Enteral immunonutrition during sepsis prevents pulmonary dysfunction in a rat model.

Background: Sepsis often results in severe pulmonary dysfunction. Via the thoracic duct, the lung is the first organ exposed to gut-derived inflammatory mediators released into mesenteric lymph during sepsis.

Aim: To investigate whether an enteral immunonutrition during sepsis improves pulmonary function.

Methods: Mesenteric lymph was obtained from lymph fistula donor rats after intra peritoneal (i.p.) saline (control lymph) or lipopolysaccharide (sepsis lymph) injection. Sepsis lymph was also collected during enteral immunonutrition with omega-3 enriched, long-chain fatty acids (SMOF lipid). Control, sepsis, or sepsis-SMOF lymph was reinfused into the jugular vein of separate recipient rats. The lungs were then harvested, stained with hematoxylin-eosin, and analyzed for: (1) perpendicular parenchyma thickness of the alveolar wall; (2) myeloperoxidase-positive cells; and (3) terminal deoxynucleotidyl transferase Biotin-dUTP nick end labeling (TUNEL)-positive cells.
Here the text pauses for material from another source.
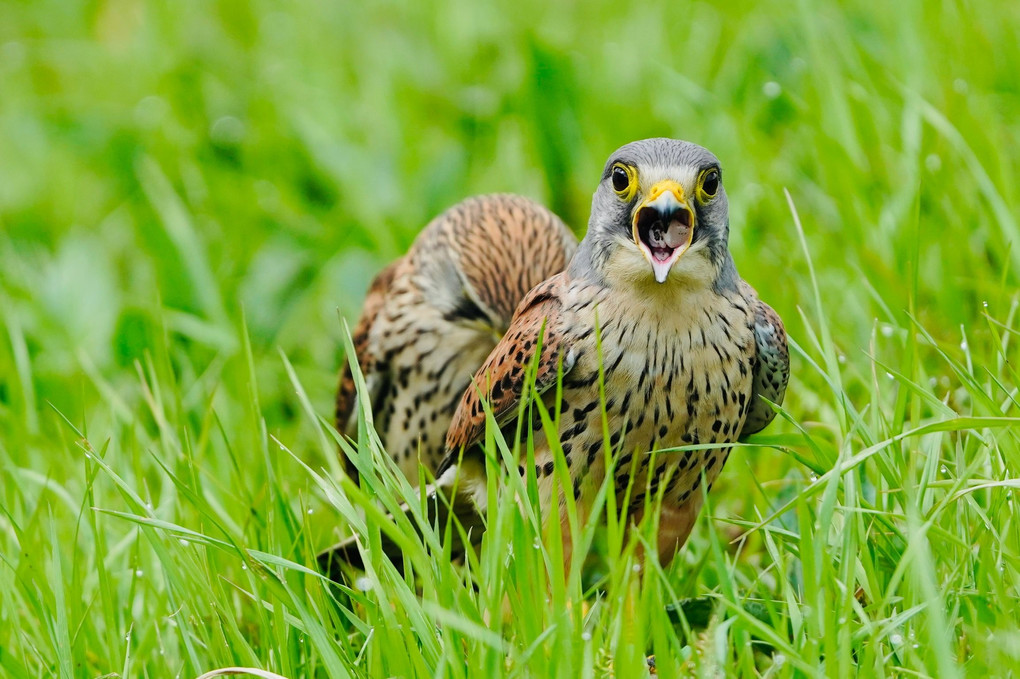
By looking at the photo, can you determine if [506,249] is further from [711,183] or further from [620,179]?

Results: Enteral immunonutrition during sepsis reduced the release of TNFalpha into mesenteric lymph by about 4.5-fold within the first 2 h. Infusion of sepsis lymph into recipient rats induced thickening of alveolar walls, inflammatory reaction, and apoptosis. Infusion of sepsis lymph obtained during enteral immunonutrition did not cause anatomical changes, induced only a mild inflammatory reaction, and prevented apoptosis in the lungs of recipient rats.

Conclusions: Mediators in sepsis lymph induce pulmonary dysfunction such as an increased distance for oxygen transport, inflammatory reaction, and apoptosis. The lung may be protected by an enteral immunonutrition containing long-chain fatty acids.